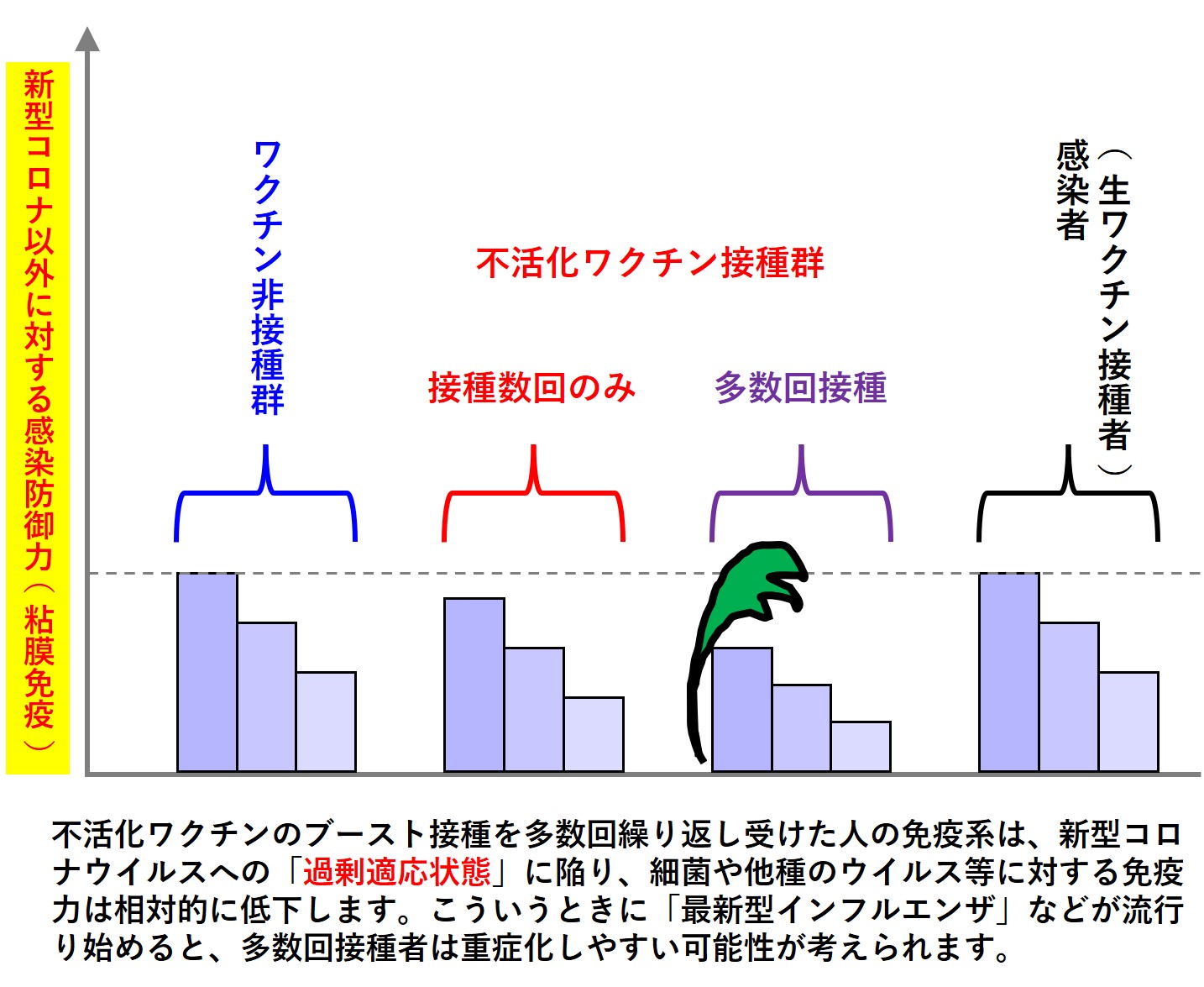 新型コロナ以外に対する感染防御力（粘膜免疫）

ワクチン非接種群

不活化ワクチン接種群

接種数回のみ

多数回接種

感染者（生ワクチン接種者）

不活化ワクチンのブースト接種を多数回繰り返し受けた人の免疫系は、新型コロナウイルスへの「過剰適応状態」に陥り、細菌や他種のウイルス等に対する免疫力は相対的に低下します。こういうときに「最新型インフルエンザ」などが流行り始めると、多数回接種者は重症化しやすい可能性が考えられます。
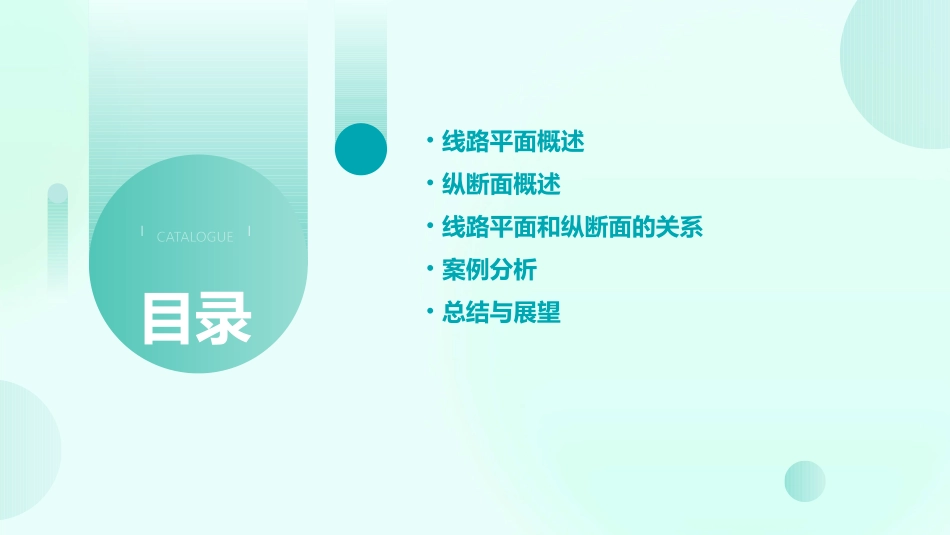 CATALOGUE

目录

• 线路平面概述
• 纵断面概述
• 线路平面和纵断面的关系
• 案例分析
• 总结与展望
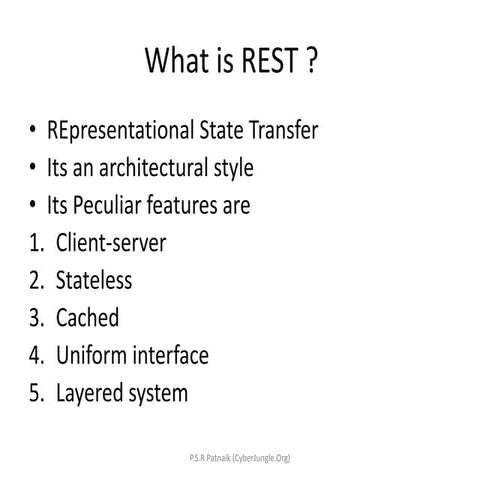 What is REST ?

• REpresentational State Transfer
• Its an architectural style
• Its Peculiar features are
1. Client-server
2. Stateless
3. Cached
4. Uniform interface
5. Layered system

P.S.R Patnaik (CyberJungle.Org)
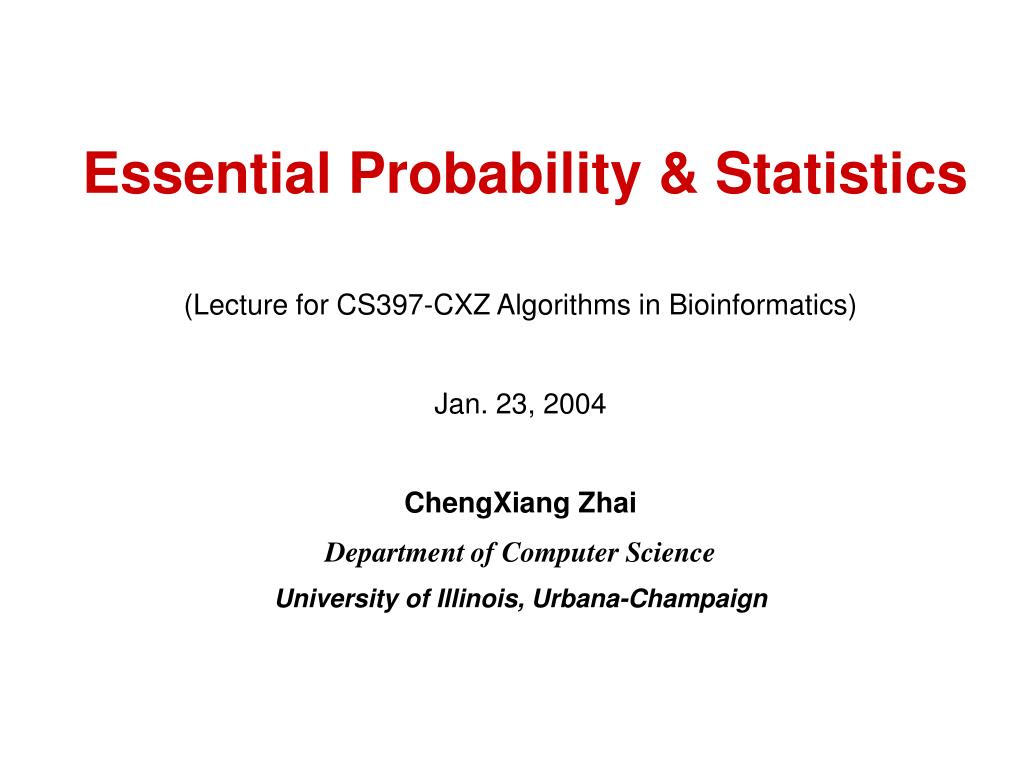 Essential Probability & Statistics

(Lecture for CS397-CXZ Algorithms in Bioinformatics)

Jan. 23, 2004

ChengXiang Zhai

Department of Computer Science

University of Illinois, Urbana-Champaign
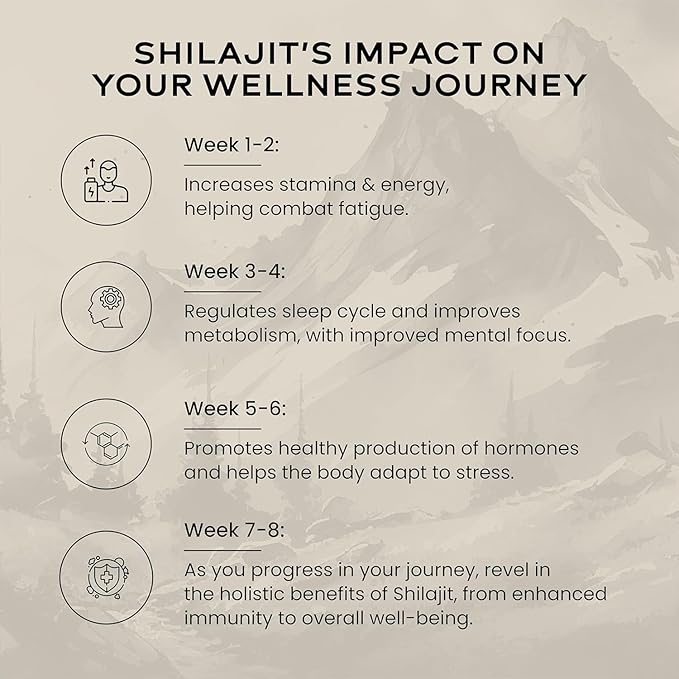 SHILAJIT'S IMPACT ON YOUR WELLNESS JOURNEY

Week 1-2:

Increases stamina & energy, helping combat fatigue.

Week 3-4:

Regulates sleep cycle and improves metabolism, with improved mental focus.

Week 5-6:

Promotes healthy production of hormones and helps the body adapt to stress.

Week 7-8:

As you progress in your journey, revel in the holistic benefits of Shilajit, from enhanced immunity to overall well-being.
________________________
TASK ITEM - Only the lines from the one that holds "2. Stateless" through the final line of the material should be reproduced, word for word, with the pictures omitted.

TASK ANSWER -
2. Stateless
3. Cached
4. Uniform interface
5. Layered system

P.S.R Patnaik (CyberJungle.Org)
 Essential Probability & Statistics

(Lecture for CS397-CXZ Algorithms in Bioinformatics)

Jan. 23, 2004

ChengXiang Zhai

Department of Computer Science

University of Illinois, Urbana-Champaign
 SHILAJIT'S IMPACT ON YOUR WELLNESS JOURNEY

Week 1-2:

Increases stamina & energy, helping combat fatigue.

Week 3-4:

Regulates sleep cycle and improves metabolism, with improved mental focus.

Week 5-6:

Promotes healthy production of hormones and helps the body adapt to stress.

Week 7-8:

As you progress in your journey, revel in the holistic benefits of Shilajit, from enhanced immunity to overall well-being.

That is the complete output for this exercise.